**ZADANIE 1**
Przekształć w listę numerowaną tylko wiersze wpisów, zaczynając od samego początku wpisów i kończąc na wierszu zawierającym „3.29 meters”, z uwzględnieniem obu krańców. Pomiń puste wiersze i nie umieszczaj w odpowiedzi obrazów.

**FRAGMENT**
════════

Ja uwielbiam takie słodko-słone połączenia. :)
Brzoskwinie to moje ulubione, letnie owoce - a że za pół miesiąca będę mogła popatrzyć sobie na nie tylko na zdjęciach - jem je teraz w ilościach hurtowych. ;)
Przedwczoraj, na późną kolację zrobiliśmy pyszną pizzę z brzoskwiniami, gorgonzolą i suszoną szynką hiszpańską...
Szczerze? Przepis własny, czysta improwizacja, ale - o mamo - jakże udana!
(Nie)skromnie przyznam - sałatka pobiła na głowę nawet moją ulubioną, z kurczakiem i truskawkami (KLIK po przepis).
Po prostu musicie jej spróbować!
Sałatka z kurczakiem, brzoskwiniami, gorgonzolą, słonecznikiem i miodowo-musztardowym dressingiem
/1 porcja/
(wartość energetyczna porcji - ok. 500 kcal)
- 1 pojedynczy filet z kurczaka (ok. 150 g)
- sól i papryka słodka w proszku
- 1 łyżeczka oliwy z oliwek
- pół dużej, dojrzałej brzoskwini
- 3 garście miksu sałat
- 40 g sera gorgonzola
- 2 łyżki ziaren słonecznika (lub pestek dyni)
- 1 łyżka majonezu (u mnie majonez light)

════════

**DOSTARCZONE WPISY**
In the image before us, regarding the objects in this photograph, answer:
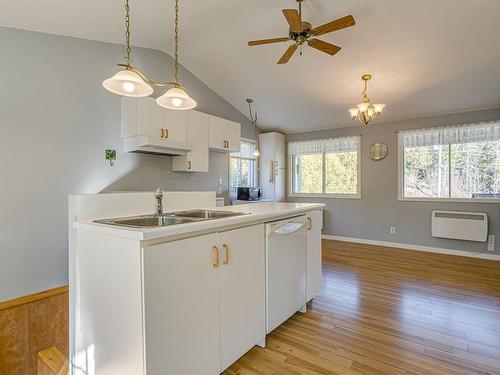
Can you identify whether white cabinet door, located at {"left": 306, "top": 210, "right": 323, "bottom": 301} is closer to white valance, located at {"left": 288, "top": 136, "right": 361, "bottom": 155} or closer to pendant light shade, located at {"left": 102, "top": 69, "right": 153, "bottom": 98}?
pendant light shade, located at {"left": 102, "top": 69, "right": 153, "bottom": 98}

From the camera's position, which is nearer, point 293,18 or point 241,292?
point 241,292

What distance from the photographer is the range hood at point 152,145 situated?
3.29 meters

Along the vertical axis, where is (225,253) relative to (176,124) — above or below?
below

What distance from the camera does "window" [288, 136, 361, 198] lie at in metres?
5.43

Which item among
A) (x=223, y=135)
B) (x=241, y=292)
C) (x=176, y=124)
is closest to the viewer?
(x=241, y=292)

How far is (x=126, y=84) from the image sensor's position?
5.74ft

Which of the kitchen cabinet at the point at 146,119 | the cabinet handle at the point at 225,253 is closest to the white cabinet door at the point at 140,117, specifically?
the kitchen cabinet at the point at 146,119

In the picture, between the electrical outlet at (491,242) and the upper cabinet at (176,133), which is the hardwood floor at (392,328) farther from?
the upper cabinet at (176,133)

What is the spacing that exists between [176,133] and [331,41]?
233 cm

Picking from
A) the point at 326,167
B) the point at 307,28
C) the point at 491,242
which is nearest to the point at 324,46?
the point at 307,28

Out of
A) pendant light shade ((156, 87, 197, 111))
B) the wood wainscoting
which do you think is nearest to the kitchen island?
pendant light shade ((156, 87, 197, 111))

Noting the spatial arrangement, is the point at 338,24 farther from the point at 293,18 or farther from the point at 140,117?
the point at 140,117

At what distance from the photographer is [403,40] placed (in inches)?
120

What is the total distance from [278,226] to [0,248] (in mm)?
2617
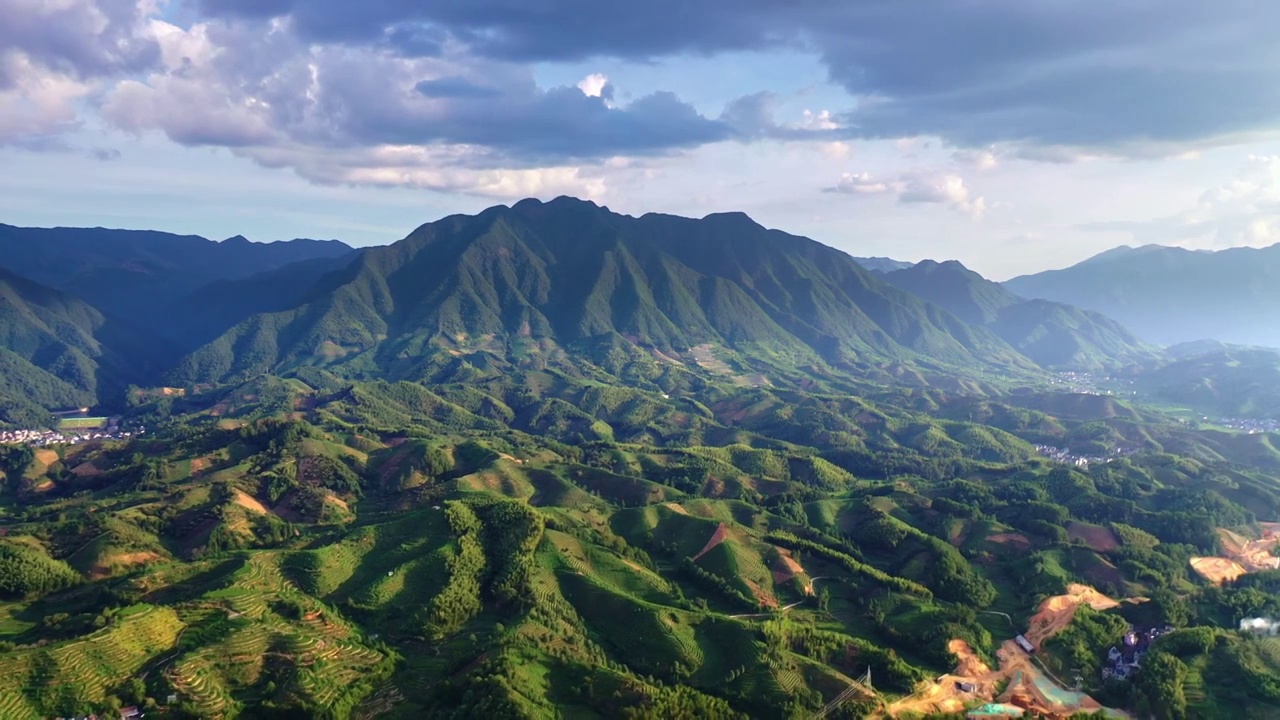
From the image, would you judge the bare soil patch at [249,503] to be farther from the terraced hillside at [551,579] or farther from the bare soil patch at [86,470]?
the bare soil patch at [86,470]

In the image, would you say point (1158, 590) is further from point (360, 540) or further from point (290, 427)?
point (290, 427)

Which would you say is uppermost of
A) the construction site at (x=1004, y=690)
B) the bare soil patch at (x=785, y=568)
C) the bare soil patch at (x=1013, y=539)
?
the bare soil patch at (x=1013, y=539)

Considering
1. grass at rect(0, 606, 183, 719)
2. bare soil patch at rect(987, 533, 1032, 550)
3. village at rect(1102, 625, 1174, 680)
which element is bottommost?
village at rect(1102, 625, 1174, 680)

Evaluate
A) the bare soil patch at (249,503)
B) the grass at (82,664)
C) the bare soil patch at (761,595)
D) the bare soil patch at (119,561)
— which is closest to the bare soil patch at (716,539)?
the bare soil patch at (761,595)

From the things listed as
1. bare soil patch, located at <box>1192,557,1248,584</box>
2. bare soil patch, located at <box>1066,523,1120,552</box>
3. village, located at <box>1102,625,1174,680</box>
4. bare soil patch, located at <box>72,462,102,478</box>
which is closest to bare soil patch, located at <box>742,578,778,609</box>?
village, located at <box>1102,625,1174,680</box>

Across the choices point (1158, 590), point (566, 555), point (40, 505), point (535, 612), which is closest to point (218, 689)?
point (535, 612)

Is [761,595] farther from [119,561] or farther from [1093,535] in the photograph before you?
[119,561]

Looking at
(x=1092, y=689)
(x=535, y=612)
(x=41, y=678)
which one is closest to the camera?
(x=41, y=678)

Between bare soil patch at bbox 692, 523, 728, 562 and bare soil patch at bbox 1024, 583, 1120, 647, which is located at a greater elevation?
bare soil patch at bbox 692, 523, 728, 562

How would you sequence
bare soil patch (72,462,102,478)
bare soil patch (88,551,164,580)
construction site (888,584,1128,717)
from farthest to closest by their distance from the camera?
bare soil patch (72,462,102,478) → bare soil patch (88,551,164,580) → construction site (888,584,1128,717)

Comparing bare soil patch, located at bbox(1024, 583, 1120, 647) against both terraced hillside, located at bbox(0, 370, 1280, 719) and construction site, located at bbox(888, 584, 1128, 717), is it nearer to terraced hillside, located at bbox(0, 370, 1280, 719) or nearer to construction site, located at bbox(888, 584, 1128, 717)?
construction site, located at bbox(888, 584, 1128, 717)

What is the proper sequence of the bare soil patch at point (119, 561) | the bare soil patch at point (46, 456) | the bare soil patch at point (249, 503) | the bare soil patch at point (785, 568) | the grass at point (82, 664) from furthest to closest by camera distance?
the bare soil patch at point (46, 456)
the bare soil patch at point (249, 503)
the bare soil patch at point (785, 568)
the bare soil patch at point (119, 561)
the grass at point (82, 664)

════════

**ZADANIE 2**
Wypisz słowo w słowo cały fragment o sałatce z brzoskwiniami.

**PEŁNA ODPOWIEDŹ 1**
1. In the image before us, regarding the objects in this photograph, answer:
2. Can you identify whether white cabinet door, located at {"left": 306, "top": 210, "right": 323, "bottom": 301} is closer to white valance, located at {"left": 288, "top": 136, "right": 361, "bottom": 155} or closer to pendant light shade, located at {"left": 102, "top": 69, "right": 153, "bottom": 98}?
3. pendant light shade, located at {"left": 102, "top": 69, "right": 153, "bottom": 98}
4. From the camera's position, which is nearer, point 293,18 or point 241,292?
5. point 241,292
6. What distance from the photographer is the range hood at point 152,145 situated?
7. 3.29 meters

**PEŁNA ODPOWIEDŹ 2**
Ja uwielbiam takie słodko-słone połączenia. :)
Brzoskwinie to moje ulubione, letnie owoce - a że za pół miesiąca będę mogła popatrzyć sobie na nie tylko na zdjęciach - jem je teraz w ilościach hurtowych. ;)
Przedwczoraj, na późną kolację zrobiliśmy pyszną pizzę z brzoskwiniami, gorgonzolą i suszoną szynką hiszpańską...
Szczerze? Przepis własny, czysta improwizacja, ale - o mamo - jakże udana!
(Nie)skromnie przyznam - sałatka pobiła na głowę nawet moją ulubioną, z kurczakiem i truskawkami (KLIK po przepis).
Po prostu musicie jej spróbować!
Sałatka z kurczakiem, brzoskwiniami, gorgonzolą, słonecznikiem i miodowo-musztardowym dressingiem
/1 porcja/
(wartość energetyczna porcji - ok. 500 kcal)
- 1 pojedynczy filet z kurczaka (ok. 150 g)
- sól i papryka słodka w proszku
- 1 łyżeczka oliwy z oliwek
- pół dużej, dojrzałej brzoskwini
- 3 garście miksu sałat
- 40 g sera gorgonzola
- 2 łyżki ziaren słonecznika (lub pestek dyni)
- 1 łyżka majonezu (u mnie majonez light)